Oiled Sea Otter Capture Course



This chapter contains guidelines and requirements for the safe use of compressed gases. It covers the use high-pressure gas cylinders.


All gases must be used in a manner that will not endanger personnel.

Hazards associated with handling and use high-pressure gases include the following:

  • Injuries caused by flying objects accelerated by an explosion or pressure release;
  • Secondary accidents such as falls or electrical shocks;

Relief Valves Required

All systems, system components, and piping subject to over-pressures must be equipped with relief devices.


Only cylinders meeting Department of Transportation (DOT) regulations may be used for transporting compressed gases.

Each cylinder must bear the required DOT label for the compressed gas contained, except under certain specified conditions set forth in DOT regulations.

It is illegal to remove or to change the prescribed numbers or other markings on cylinders – do not deface, cover, or remove any markings, labels, decals, or tags applied or attached to the cylinder by the supplier.

Each cylinder must carry a legible label or stencil identifying the contents.

Do not repaint cylinders unless authorized by the owner.

Compressed-gas containers must not contain gases capable of combining chemically, nor should the gas service be changed without approval.

Cylinder Handling

Compressed gases should be handled only by experienced and properly instructed personnel. When in doubt about the proper handling of a compressed gas cylinder or its contents, consult your supervisor.

Compressed gas cylinders are dangerous when handled incorrectly.

Always assume that a cylinder is pressurized. Handle it carefully.

Never throw, bang, tilt, drag, slide, roll, or drop a cylinder from a truck bed or other raised surface.

If a cylinder must be lifted manually, at least two people must do the lifting.

Because of their shape, smooth surface, and weight, gas cylinders are difficult to move by hand. A truck or an approved cylinder handcart must always be used to move a cylinder.

If damaged, a cylinder can cause severe injuries, including lung damage from inhalation of toxic contents and physical trauma from explosion.

A pressurized gas cylinder can become a dangerous projectile if its valve is broken off.

When a cylinder is not connected to a pressure regulator or a manifold, or is otherwise not in use, it is extremely important that the cylinder valve be kept closed and the safety cap be kept in place-the cap protects the cylinder valve (do not lift cylinders by their caps).

Cylinders containing compressed gases should not be subjected to a temperature above 125 degrees F. Flames must never come in contact with any part of a compressed gas cylinder, pressure apparatus, hoses, etc.

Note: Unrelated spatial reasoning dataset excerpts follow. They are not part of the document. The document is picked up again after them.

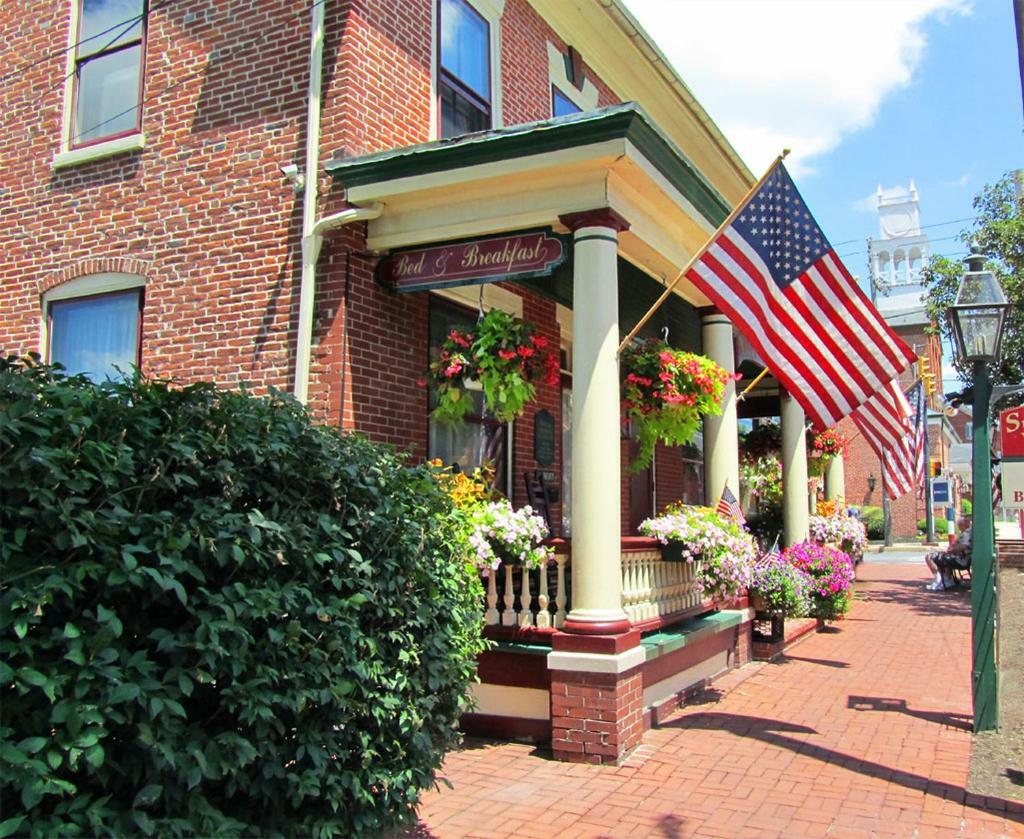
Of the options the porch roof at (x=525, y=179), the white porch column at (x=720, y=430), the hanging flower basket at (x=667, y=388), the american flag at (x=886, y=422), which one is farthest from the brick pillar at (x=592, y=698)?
the american flag at (x=886, y=422)

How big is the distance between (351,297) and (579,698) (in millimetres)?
3387

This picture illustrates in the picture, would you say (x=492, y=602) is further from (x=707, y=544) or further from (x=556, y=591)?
(x=707, y=544)

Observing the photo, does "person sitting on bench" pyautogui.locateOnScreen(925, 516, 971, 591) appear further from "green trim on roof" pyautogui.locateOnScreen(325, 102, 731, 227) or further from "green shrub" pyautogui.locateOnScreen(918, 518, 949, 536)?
"green shrub" pyautogui.locateOnScreen(918, 518, 949, 536)

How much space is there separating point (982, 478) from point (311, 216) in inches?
222

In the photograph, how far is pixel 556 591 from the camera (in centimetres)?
684

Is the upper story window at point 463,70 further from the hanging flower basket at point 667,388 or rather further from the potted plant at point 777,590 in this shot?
the potted plant at point 777,590

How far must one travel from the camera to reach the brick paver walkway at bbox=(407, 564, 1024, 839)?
4871mm

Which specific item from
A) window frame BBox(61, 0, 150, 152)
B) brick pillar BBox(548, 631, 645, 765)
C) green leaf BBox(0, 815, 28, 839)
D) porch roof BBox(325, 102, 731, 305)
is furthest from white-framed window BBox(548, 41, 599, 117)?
green leaf BBox(0, 815, 28, 839)

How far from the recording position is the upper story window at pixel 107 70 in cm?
834

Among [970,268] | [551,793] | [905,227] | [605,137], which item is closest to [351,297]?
[605,137]

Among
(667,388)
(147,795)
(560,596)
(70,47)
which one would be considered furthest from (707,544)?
(70,47)

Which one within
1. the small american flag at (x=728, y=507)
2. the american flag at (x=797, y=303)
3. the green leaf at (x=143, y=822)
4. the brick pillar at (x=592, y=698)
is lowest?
the brick pillar at (x=592, y=698)

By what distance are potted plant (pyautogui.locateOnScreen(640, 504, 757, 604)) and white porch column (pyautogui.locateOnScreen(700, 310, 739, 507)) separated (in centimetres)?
105

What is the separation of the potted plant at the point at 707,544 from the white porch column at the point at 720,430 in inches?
41.4
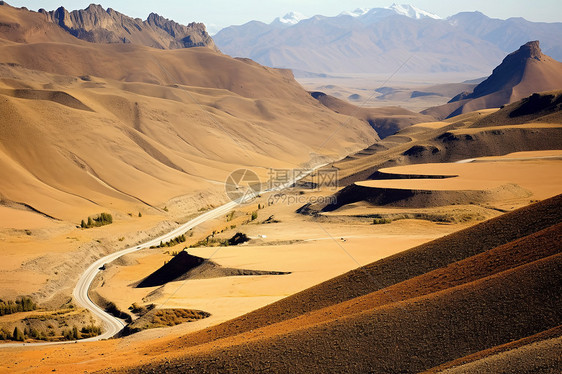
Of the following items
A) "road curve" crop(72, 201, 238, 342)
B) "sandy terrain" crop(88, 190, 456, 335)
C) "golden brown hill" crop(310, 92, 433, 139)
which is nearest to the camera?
"sandy terrain" crop(88, 190, 456, 335)

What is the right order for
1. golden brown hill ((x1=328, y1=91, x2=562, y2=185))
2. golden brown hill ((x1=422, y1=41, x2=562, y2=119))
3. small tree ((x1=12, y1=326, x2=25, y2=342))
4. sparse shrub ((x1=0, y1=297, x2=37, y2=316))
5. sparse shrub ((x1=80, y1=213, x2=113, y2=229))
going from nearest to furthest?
small tree ((x1=12, y1=326, x2=25, y2=342)), sparse shrub ((x1=0, y1=297, x2=37, y2=316)), sparse shrub ((x1=80, y1=213, x2=113, y2=229)), golden brown hill ((x1=328, y1=91, x2=562, y2=185)), golden brown hill ((x1=422, y1=41, x2=562, y2=119))

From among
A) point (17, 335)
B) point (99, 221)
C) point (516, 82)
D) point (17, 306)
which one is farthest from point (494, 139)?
point (516, 82)

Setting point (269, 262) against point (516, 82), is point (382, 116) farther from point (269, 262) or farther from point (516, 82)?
point (269, 262)

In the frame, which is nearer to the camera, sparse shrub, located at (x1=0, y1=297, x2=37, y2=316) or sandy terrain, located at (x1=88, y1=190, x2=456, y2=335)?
sandy terrain, located at (x1=88, y1=190, x2=456, y2=335)

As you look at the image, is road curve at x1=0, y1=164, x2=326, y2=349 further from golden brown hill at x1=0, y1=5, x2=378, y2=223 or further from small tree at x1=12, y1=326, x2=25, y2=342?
golden brown hill at x1=0, y1=5, x2=378, y2=223

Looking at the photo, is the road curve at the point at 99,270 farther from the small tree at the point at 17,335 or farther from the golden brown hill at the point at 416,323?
the golden brown hill at the point at 416,323

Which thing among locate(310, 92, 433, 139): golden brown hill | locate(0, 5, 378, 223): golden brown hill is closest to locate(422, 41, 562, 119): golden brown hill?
locate(310, 92, 433, 139): golden brown hill

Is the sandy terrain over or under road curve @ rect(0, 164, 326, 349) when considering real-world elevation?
over

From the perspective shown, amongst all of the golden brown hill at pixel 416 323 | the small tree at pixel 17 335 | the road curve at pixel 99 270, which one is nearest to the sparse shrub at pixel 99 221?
the road curve at pixel 99 270

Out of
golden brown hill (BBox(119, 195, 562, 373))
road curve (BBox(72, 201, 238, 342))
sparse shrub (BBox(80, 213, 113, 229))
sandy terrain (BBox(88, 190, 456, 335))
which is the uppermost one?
golden brown hill (BBox(119, 195, 562, 373))
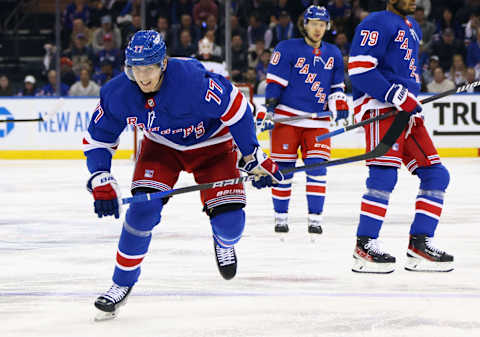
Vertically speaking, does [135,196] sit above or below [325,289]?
above

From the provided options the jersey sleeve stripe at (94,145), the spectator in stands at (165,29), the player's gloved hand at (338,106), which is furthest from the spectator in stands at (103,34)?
the jersey sleeve stripe at (94,145)

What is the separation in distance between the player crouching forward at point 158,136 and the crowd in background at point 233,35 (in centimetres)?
809

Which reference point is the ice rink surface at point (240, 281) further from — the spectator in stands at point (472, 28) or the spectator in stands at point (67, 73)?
the spectator in stands at point (472, 28)

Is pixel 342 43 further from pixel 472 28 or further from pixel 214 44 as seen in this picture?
pixel 472 28

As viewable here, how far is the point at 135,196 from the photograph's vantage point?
3.22m

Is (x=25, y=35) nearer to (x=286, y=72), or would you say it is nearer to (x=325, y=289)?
(x=286, y=72)

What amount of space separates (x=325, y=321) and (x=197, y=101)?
0.88m

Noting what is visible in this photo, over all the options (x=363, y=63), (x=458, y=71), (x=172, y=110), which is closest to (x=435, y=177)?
(x=363, y=63)

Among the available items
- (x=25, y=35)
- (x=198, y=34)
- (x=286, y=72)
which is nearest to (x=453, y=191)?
(x=286, y=72)

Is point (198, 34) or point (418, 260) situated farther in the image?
point (198, 34)

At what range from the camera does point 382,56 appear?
13.3 feet

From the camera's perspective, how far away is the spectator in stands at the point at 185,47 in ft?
40.0

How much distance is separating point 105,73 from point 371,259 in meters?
8.90

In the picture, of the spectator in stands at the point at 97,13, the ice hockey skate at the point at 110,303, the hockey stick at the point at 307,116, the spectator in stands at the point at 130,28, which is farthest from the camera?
the spectator in stands at the point at 97,13
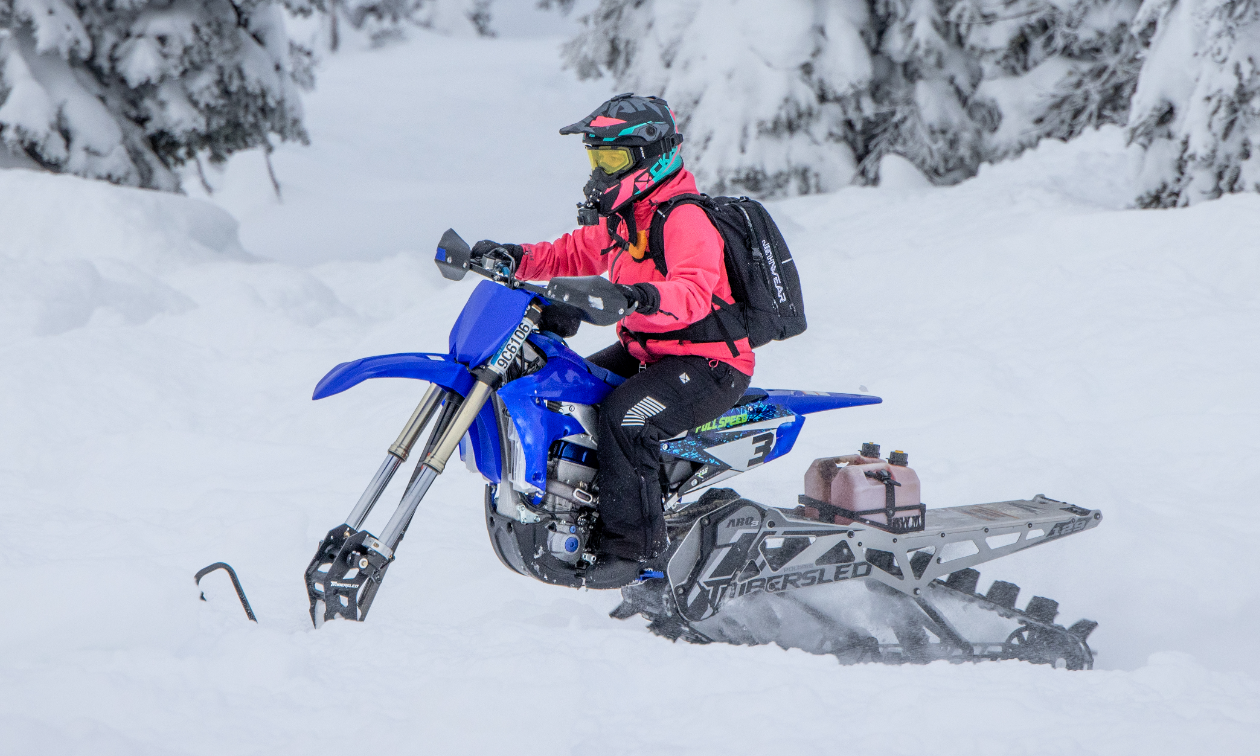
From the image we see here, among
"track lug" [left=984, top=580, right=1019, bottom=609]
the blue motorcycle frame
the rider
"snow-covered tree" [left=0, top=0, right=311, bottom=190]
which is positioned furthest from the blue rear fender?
"snow-covered tree" [left=0, top=0, right=311, bottom=190]

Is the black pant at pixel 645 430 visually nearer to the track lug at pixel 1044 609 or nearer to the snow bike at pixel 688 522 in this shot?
the snow bike at pixel 688 522

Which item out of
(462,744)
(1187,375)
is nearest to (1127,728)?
(462,744)

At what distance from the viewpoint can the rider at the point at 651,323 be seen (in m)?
3.30

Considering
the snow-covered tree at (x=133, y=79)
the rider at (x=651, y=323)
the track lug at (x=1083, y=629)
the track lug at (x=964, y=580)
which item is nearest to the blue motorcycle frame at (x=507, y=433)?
the rider at (x=651, y=323)

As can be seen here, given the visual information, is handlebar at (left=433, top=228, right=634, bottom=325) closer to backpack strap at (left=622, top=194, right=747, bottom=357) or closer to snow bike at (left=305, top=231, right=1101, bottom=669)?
snow bike at (left=305, top=231, right=1101, bottom=669)

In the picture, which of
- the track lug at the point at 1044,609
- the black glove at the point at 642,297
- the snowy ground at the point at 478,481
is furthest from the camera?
the track lug at the point at 1044,609

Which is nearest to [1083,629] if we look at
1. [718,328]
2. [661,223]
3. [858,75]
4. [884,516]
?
[884,516]

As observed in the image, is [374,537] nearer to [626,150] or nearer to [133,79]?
[626,150]

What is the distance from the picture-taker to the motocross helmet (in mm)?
3309

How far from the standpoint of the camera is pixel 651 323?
345 cm

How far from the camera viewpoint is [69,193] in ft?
31.4

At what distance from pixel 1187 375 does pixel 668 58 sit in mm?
8065

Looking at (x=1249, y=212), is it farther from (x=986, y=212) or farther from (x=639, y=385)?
(x=639, y=385)

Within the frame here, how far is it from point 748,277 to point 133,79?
33.6 feet
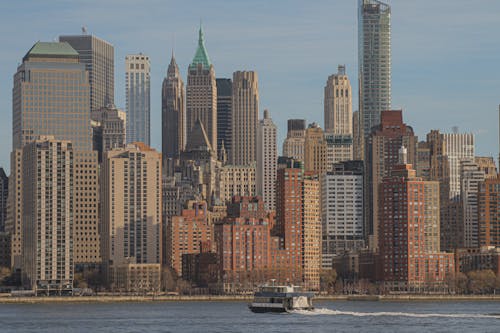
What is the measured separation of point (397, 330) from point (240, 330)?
20.2 metres

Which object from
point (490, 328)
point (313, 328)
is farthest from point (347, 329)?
point (490, 328)

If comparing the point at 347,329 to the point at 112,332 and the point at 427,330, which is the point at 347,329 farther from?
the point at 112,332

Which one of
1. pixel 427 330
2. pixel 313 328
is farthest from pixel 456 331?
pixel 313 328

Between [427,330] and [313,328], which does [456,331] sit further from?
[313,328]

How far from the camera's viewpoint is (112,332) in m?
199

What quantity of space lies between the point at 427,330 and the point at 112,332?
40.5 m

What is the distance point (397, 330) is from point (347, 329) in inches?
254

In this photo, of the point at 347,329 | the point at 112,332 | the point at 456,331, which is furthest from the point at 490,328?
the point at 112,332

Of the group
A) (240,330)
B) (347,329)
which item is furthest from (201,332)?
(347,329)

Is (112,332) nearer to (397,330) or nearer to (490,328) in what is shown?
(397,330)

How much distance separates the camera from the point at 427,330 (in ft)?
649

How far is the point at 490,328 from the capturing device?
199125 millimetres

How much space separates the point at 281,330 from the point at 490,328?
89.3 feet

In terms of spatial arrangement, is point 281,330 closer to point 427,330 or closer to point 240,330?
point 240,330
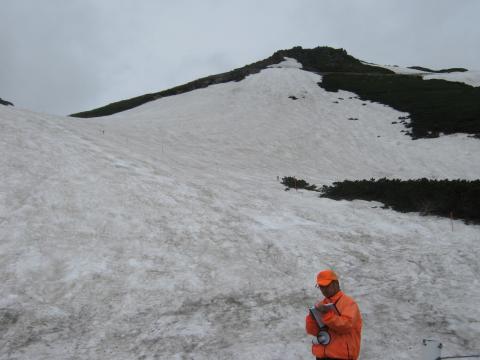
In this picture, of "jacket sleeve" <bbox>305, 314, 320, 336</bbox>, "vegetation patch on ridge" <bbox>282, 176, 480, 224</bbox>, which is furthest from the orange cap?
"vegetation patch on ridge" <bbox>282, 176, 480, 224</bbox>

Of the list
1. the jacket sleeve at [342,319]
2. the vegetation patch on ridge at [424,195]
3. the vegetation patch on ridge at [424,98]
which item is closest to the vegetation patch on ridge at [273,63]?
the vegetation patch on ridge at [424,98]

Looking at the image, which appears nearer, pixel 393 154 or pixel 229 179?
pixel 229 179

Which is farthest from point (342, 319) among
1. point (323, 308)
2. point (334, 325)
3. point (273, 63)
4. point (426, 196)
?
point (273, 63)

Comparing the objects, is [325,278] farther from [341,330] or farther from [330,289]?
[341,330]

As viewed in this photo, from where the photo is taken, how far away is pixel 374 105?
37250 millimetres

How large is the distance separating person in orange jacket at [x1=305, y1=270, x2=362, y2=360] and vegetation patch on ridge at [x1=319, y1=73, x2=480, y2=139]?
27013 millimetres

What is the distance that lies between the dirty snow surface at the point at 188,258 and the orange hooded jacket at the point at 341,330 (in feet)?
6.21

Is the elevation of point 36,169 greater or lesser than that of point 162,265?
greater

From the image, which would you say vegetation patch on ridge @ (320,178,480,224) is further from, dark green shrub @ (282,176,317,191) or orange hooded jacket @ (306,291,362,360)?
orange hooded jacket @ (306,291,362,360)

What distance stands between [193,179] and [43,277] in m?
7.94

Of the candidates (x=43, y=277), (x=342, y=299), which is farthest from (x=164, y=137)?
(x=342, y=299)

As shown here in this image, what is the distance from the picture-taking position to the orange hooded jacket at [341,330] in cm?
438

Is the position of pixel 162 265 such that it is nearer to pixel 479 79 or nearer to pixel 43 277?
pixel 43 277

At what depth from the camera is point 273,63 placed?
55438 millimetres
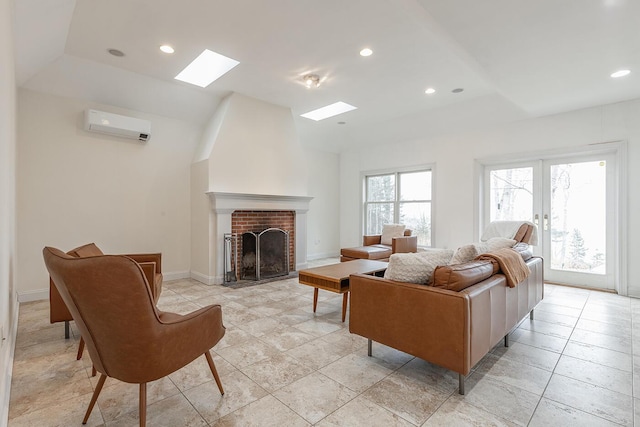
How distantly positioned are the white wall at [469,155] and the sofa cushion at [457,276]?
3.79 meters

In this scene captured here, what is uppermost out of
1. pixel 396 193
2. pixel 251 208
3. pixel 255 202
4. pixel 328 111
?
pixel 328 111

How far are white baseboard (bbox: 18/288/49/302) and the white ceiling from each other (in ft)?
8.44

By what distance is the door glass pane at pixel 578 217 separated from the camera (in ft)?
14.8

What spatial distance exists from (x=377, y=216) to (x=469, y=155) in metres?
2.47

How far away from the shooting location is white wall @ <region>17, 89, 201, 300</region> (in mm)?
3832

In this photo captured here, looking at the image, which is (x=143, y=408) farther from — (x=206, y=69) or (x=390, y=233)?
(x=390, y=233)

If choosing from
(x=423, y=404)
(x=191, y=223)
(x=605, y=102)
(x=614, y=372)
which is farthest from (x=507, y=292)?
(x=191, y=223)

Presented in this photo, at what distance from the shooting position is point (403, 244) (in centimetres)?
552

Do not place cylinders where they might become part of an electric circuit.

Never attempt to repair, alter, or tamper with cylinders, valves, or safety relief devices.

Working With Gases

Always identify the contents of a gas cylinder before using it. If a cylinder is not clearly labeled, alert your supervisor.

Before using a cylinder, be sure it is properly supported with two metal chains or the equivalent to prevent it from falling.

Keep removable keys or handles on valve spindles or stems while cylinders are in service.

Connections to piping, regulators, and other appliances should always be kept tight to prevent leakage. Where hose is used, it should be kept in good condition.

Before a regulator is removed from a cylinder, close the cylinder valve and release all pressure from the regulator.

Before returning an empty cylinder, close the valve and replace the cylinder-valve protective cap and outlet cap or plug, if used.